## Exercise
Identify all lines in the listing that include the word "Dress", and copy them out.

## The input
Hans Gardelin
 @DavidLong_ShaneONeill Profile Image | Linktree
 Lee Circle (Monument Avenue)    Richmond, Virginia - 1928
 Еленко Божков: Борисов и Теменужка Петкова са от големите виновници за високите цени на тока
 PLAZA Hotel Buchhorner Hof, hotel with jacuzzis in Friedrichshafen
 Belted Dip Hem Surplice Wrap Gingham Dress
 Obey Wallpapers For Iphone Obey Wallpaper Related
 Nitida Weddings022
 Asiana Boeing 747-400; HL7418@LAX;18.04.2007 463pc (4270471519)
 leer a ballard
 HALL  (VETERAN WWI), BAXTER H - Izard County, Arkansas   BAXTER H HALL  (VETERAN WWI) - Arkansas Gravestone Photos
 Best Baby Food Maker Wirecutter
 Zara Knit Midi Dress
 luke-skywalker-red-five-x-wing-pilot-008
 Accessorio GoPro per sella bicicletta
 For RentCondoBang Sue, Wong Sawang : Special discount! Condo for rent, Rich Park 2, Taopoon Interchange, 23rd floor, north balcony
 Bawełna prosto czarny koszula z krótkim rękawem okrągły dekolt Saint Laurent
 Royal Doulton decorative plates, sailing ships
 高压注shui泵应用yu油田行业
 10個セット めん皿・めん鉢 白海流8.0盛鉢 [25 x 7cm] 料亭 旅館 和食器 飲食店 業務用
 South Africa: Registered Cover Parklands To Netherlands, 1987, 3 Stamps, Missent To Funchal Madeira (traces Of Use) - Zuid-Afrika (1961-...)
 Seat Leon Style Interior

## Output
 Belted Dip Hem Surplice Wrap Gingham Dress
 Zara Knit Midi Dress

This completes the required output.